Reproduce the listing below character for character; drop every image.

## start THE RECORDS

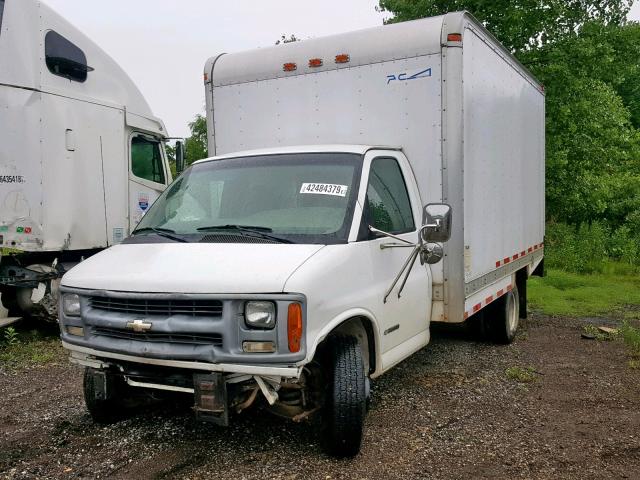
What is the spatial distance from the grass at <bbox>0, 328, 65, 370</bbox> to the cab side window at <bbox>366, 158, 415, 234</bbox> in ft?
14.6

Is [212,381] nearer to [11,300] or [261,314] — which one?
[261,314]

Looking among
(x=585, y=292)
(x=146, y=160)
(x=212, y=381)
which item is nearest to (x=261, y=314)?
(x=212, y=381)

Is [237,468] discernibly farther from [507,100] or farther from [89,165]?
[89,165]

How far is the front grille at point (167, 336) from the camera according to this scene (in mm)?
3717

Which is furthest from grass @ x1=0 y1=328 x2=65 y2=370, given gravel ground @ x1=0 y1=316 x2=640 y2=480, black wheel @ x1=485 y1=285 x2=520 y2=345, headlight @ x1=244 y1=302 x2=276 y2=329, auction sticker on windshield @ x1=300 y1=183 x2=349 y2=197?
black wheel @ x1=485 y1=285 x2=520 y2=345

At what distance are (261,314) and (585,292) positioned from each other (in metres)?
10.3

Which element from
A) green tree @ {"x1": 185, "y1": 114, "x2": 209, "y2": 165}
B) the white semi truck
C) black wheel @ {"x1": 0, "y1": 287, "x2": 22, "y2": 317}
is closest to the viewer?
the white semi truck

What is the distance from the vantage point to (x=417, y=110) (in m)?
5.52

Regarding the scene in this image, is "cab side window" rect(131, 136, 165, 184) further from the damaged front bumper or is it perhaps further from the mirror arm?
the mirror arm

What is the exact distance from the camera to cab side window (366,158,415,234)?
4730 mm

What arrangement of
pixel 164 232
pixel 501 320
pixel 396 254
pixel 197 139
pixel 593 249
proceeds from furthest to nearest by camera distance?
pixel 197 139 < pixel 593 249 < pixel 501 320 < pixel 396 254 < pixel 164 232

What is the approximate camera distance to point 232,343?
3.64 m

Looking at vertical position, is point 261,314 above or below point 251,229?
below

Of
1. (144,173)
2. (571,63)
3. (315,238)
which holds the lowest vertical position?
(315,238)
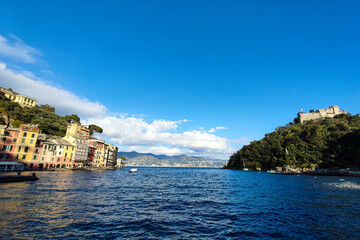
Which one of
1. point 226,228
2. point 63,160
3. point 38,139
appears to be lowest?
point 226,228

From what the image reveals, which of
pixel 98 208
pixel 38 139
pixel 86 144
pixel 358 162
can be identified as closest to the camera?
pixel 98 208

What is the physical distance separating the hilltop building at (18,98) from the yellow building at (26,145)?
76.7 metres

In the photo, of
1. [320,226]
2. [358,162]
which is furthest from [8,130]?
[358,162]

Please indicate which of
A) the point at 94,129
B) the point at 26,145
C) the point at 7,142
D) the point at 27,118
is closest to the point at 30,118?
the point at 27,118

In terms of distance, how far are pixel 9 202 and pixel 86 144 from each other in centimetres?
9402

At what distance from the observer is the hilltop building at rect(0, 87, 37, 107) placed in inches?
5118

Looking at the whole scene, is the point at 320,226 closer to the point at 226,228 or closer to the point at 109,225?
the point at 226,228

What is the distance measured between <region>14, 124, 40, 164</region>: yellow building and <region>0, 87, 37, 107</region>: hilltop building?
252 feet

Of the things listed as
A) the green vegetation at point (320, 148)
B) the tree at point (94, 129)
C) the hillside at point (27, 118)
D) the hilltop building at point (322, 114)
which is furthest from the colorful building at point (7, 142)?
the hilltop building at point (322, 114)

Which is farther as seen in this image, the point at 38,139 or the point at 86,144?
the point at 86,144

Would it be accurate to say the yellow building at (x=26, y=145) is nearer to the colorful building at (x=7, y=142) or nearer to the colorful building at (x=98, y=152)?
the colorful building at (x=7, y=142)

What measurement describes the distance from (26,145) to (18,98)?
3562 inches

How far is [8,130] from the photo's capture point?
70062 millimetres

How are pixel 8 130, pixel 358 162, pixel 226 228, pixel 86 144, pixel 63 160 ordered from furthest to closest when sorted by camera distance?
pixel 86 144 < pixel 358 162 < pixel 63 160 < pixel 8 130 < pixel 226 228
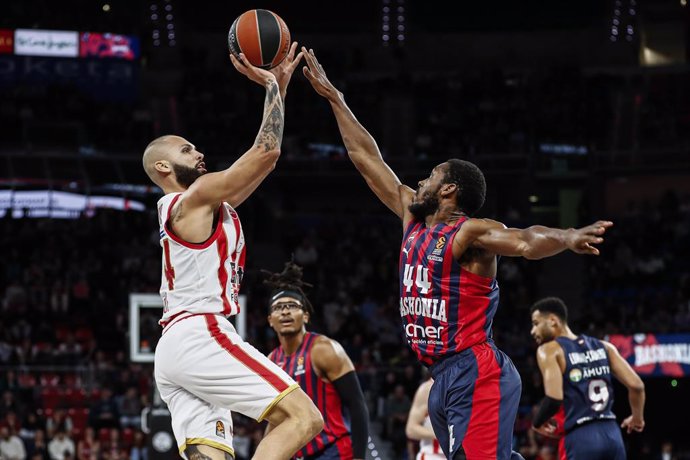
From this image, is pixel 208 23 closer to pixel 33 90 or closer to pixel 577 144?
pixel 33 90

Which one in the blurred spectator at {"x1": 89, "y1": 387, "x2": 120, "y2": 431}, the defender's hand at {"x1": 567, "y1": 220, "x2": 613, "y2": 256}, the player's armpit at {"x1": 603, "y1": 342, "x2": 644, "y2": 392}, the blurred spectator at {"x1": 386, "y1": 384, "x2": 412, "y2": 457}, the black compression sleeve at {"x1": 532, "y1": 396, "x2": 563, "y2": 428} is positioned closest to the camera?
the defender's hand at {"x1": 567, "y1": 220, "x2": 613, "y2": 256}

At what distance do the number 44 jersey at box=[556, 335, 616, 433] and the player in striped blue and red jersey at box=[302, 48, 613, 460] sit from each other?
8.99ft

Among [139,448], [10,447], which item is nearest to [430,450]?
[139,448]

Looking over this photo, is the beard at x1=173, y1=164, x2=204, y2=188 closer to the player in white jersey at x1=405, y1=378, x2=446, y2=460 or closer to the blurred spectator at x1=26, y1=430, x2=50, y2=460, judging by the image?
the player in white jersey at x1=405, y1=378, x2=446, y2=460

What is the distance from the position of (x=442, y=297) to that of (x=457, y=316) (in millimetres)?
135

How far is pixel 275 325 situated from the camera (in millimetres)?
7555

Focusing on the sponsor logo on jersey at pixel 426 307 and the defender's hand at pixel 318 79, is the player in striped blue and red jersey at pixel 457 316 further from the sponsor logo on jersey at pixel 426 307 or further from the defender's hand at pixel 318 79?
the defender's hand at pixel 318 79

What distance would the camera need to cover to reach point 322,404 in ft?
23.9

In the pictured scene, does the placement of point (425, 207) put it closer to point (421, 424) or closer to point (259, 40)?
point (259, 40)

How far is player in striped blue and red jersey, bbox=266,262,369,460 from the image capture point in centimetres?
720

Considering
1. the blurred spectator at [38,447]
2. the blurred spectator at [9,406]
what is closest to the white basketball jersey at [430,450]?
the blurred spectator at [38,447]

## end THE RECORDS

(EXPECTED ANSWER)
What is the spatial distance from the grass at <bbox>0, 328, 65, 370</bbox> to the cab side window at <bbox>366, 158, 415, 234</bbox> in ft?
14.6

Is [212,381] nearer to [11,300] or [261,314] — which one?
[261,314]

Looking among
(x=585, y=292)
(x=146, y=160)
(x=212, y=381)
which item is nearest to (x=261, y=314)?
(x=212, y=381)

Is [237,468] discernibly farther from [507,100] or farther from [89,165]?
[89,165]

How far is the front grille at point (167, 336) from the camera according to this scene (in mm)?
3717

Which is furthest from grass @ x1=0 y1=328 x2=65 y2=370, given gravel ground @ x1=0 y1=316 x2=640 y2=480, black wheel @ x1=485 y1=285 x2=520 y2=345, headlight @ x1=244 y1=302 x2=276 y2=329, auction sticker on windshield @ x1=300 y1=183 x2=349 y2=197?
black wheel @ x1=485 y1=285 x2=520 y2=345

At what distance are (261,314) and (585,292) positioned from each other (in metres)?
10.3

Which element from
A) green tree @ {"x1": 185, "y1": 114, "x2": 209, "y2": 165}
B) the white semi truck
C) black wheel @ {"x1": 0, "y1": 287, "x2": 22, "y2": 317}
is closest to the viewer?
the white semi truck

What is the distance from the vantage point to (x=417, y=110) (in m)?
5.52

Regarding the scene in this image, is "cab side window" rect(131, 136, 165, 184) further from the damaged front bumper or is it perhaps further from the mirror arm?
the mirror arm

What is the exact distance from the camera to cab side window (366,158,415,234)?
4730 mm

What arrangement of
pixel 164 232
pixel 501 320
pixel 396 254
pixel 197 139
pixel 593 249
proceeds from furthest to nearest by camera distance?
pixel 197 139 < pixel 593 249 < pixel 501 320 < pixel 396 254 < pixel 164 232

What is the approximate camera distance to point 232,343?
3.64 m

Looking at vertical position, is point 261,314 above or below point 251,229?
below

Of
1. (144,173)
2. (571,63)
3. (315,238)
which holds the lowest vertical position?
(315,238)
Which one of
1. point 226,228
2. point 63,160
3. point 38,139
appears to be lowest?
point 226,228

From what the image reveals, which of
pixel 98 208
pixel 38 139
pixel 86 144
pixel 358 162
can be identified as closest to the camera?
pixel 98 208

What is the physical distance separating the hilltop building at (18,98) from the yellow building at (26,145)?
76.7 metres

In the photo, of
1. [320,226]
2. [358,162]
which is furthest from [8,130]?
[358,162]

Please indicate which of
A) the point at 94,129
B) the point at 26,145
C) the point at 7,142
D) the point at 27,118
is closest to the point at 30,118?
the point at 27,118

In terms of distance, how far are pixel 9 202 and pixel 86 144 from each other in centimetres?
9402

At what distance from the observer is the hilltop building at rect(0, 87, 37, 107) placed in inches?
5118

Looking at the whole scene, is the point at 320,226 closer to the point at 226,228 or closer to the point at 109,225?
the point at 226,228

What is the distance measured between <region>14, 124, 40, 164</region>: yellow building and <region>0, 87, 37, 107</region>: hilltop building?
252 feet

Of the things listed as
A) the green vegetation at point (320, 148)
B) the tree at point (94, 129)
C) the hillside at point (27, 118)
D) the hilltop building at point (322, 114)
which is furthest from the colorful building at point (7, 142)?
the hilltop building at point (322, 114)

Which is farther as seen in this image, the point at 38,139 or the point at 86,144?
the point at 86,144

Would it be accurate to say the yellow building at (x=26, y=145) is nearer to the colorful building at (x=7, y=142) or nearer to the colorful building at (x=98, y=152)?
the colorful building at (x=7, y=142)

What measurement describes the distance from (26,145) to (18,98)?
3562 inches

How far is [8,130] from the photo's capture point?
70062 millimetres

How are pixel 8 130, pixel 358 162, pixel 226 228, pixel 86 144, pixel 63 160 ordered from furthest to closest when sorted by camera distance?
pixel 86 144 < pixel 358 162 < pixel 63 160 < pixel 8 130 < pixel 226 228
From this image, is pixel 208 23 closer to pixel 33 90 or closer to pixel 577 144?
pixel 33 90

Which one in the blurred spectator at {"x1": 89, "y1": 387, "x2": 120, "y2": 431}, the defender's hand at {"x1": 567, "y1": 220, "x2": 613, "y2": 256}, the player's armpit at {"x1": 603, "y1": 342, "x2": 644, "y2": 392}, the blurred spectator at {"x1": 386, "y1": 384, "x2": 412, "y2": 457}, the black compression sleeve at {"x1": 532, "y1": 396, "x2": 563, "y2": 428} is positioned closest to the camera?
the defender's hand at {"x1": 567, "y1": 220, "x2": 613, "y2": 256}

At what distance do the number 44 jersey at box=[556, 335, 616, 433] and the player in striped blue and red jersey at box=[302, 48, 613, 460] sit from each other?
8.99ft

Among [139,448], [10,447], which item is nearest to [430,450]?
[139,448]

Looking over this photo, is the beard at x1=173, y1=164, x2=204, y2=188 closer to the player in white jersey at x1=405, y1=378, x2=446, y2=460 or closer to the blurred spectator at x1=26, y1=430, x2=50, y2=460, judging by the image?
the player in white jersey at x1=405, y1=378, x2=446, y2=460

What is the distance from the position of (x=442, y=297) to that of (x=457, y=316) (in millimetres)?
135

How far is pixel 275 325 situated from the camera (in millimetres)?
7555

Focusing on the sponsor logo on jersey at pixel 426 307 and the defender's hand at pixel 318 79, is the player in striped blue and red jersey at pixel 457 316 further from the sponsor logo on jersey at pixel 426 307 or further from the defender's hand at pixel 318 79?
the defender's hand at pixel 318 79

What distance would the camera need to cover to reach point 322,404 in ft?
23.9

In the pictured scene, does the placement of point (425, 207) put it closer to point (421, 424) or closer to point (259, 40)?
point (259, 40)

How far is player in striped blue and red jersey, bbox=266,262,369,460 from the image capture point in centimetres?
720

Considering
1. the blurred spectator at [38,447]
2. the blurred spectator at [9,406]
what is closest to the white basketball jersey at [430,450]?
the blurred spectator at [38,447]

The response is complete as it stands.